正しい手順を踏んでコーキングしないと施工不良の原因になるため注意が必要です。

下準備

雨漏りの発生原因を正しく判断し、コーキングを行う箇所を確認します。

波板の劣化が激しい場合には、交換修理が必要です。

補修箇所周辺は、コーキング剤がすぐに剥がれないようにブラシや雑巾で汚れを落とす必要があります。

養生

マスキングテープを補修箇所周辺に貼ることで、コーキング剤を使用する必要がない箇所への飛散を防ぎます。

住宅の外観を綺麗に保つためにも必要な工程です。

施工

コーキング剤を波板の隙間に流し込み塞ぎたい箇所を補修します。

コーキング剤を流した後は平らなヘラで整えてしっかりと隙間が塞がっているかを確認します。

提供資料:
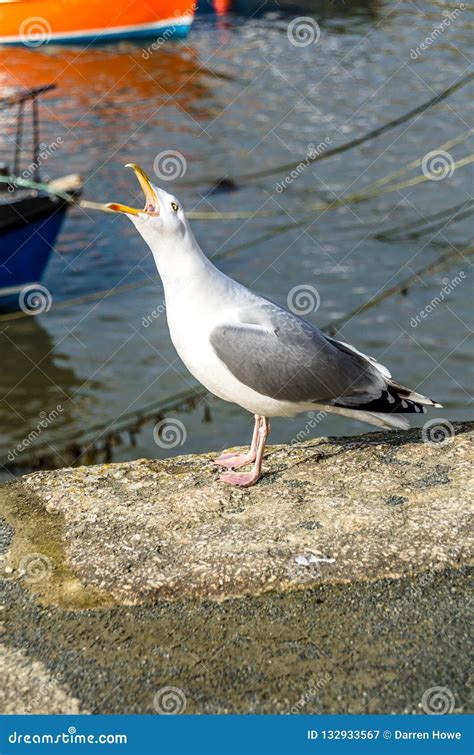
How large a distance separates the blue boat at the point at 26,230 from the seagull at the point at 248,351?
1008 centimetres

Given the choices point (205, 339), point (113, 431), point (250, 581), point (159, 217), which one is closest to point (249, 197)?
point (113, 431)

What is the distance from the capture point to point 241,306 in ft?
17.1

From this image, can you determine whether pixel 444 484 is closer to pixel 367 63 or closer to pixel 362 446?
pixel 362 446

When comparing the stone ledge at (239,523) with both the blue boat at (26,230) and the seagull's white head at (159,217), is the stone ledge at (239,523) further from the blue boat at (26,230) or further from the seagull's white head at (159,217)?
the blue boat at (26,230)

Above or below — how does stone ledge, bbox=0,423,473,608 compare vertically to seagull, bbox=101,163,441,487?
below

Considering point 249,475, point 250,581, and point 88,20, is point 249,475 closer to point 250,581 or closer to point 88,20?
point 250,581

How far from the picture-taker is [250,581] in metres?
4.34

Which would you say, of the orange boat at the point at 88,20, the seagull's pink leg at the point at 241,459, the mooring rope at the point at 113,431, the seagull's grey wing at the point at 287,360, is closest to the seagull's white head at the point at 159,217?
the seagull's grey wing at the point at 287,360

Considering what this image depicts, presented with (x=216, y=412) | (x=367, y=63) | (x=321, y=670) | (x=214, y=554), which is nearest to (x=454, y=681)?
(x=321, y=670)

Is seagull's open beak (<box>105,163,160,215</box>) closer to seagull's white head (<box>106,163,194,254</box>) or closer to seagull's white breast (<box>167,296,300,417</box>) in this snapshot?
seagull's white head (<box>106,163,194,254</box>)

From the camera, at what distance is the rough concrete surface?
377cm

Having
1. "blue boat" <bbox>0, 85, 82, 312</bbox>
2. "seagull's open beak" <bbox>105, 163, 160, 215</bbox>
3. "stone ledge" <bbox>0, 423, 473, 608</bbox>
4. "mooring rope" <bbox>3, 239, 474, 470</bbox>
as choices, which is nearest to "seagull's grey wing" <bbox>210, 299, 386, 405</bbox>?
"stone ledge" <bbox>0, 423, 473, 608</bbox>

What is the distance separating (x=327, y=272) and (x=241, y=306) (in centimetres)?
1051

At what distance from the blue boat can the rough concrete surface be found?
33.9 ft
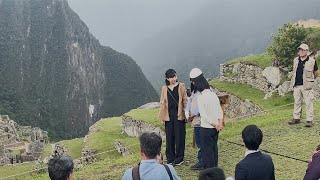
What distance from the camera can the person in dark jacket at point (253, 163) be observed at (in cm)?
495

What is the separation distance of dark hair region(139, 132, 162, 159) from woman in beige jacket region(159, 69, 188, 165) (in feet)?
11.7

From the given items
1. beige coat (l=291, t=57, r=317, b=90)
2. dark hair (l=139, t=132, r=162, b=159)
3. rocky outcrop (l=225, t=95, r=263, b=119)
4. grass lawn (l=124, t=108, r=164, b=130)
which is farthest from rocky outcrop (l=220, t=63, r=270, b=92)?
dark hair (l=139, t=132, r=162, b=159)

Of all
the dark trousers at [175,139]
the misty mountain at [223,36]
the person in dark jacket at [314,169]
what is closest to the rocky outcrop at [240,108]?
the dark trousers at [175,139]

指示:
a – リストのうち、「What is the separation」を含む行からリストの末尾までを、両端の行も含めて一字一句変えずに書き写してください。
b – 波板のコーキング補修に関する文章を、最後の文に続けて書き進めてください。

解答例:
a –
What is the separation distance of dark hair region(139, 132, 162, 159) from woman in beige jacket region(159, 69, 188, 165) (in feet)?
11.7

From the given items
1. beige coat (l=291, t=57, r=317, b=90)
2. dark hair (l=139, t=132, r=162, b=159)
3. rocky outcrop (l=225, t=95, r=263, b=119)
4. grass lawn (l=124, t=108, r=164, b=130)
which is farthest from rocky outcrop (l=220, t=63, r=270, b=92)?
dark hair (l=139, t=132, r=162, b=159)

Of all
the dark trousers at [175,139]
the misty mountain at [223,36]
the person in dark jacket at [314,169]
what is closest to the rocky outcrop at [240,108]?
the dark trousers at [175,139]

b –
乾燥

コーキング剤による補修が完了したら、マスキングテープを外し乾燥させます。

コーキング剤が乾燥するまでは、数時間〜数日触れないように注意が必要です。

乾燥期間は製品によって異なるため、各製品に付属の説明書を確認してみましょう。

また雨天では乾燥しづらかったり、コーキング剤が十分に付着しなかったりする可能性があります。

なるべく晴れて乾燥しやすい日に施工するのがおすすめです。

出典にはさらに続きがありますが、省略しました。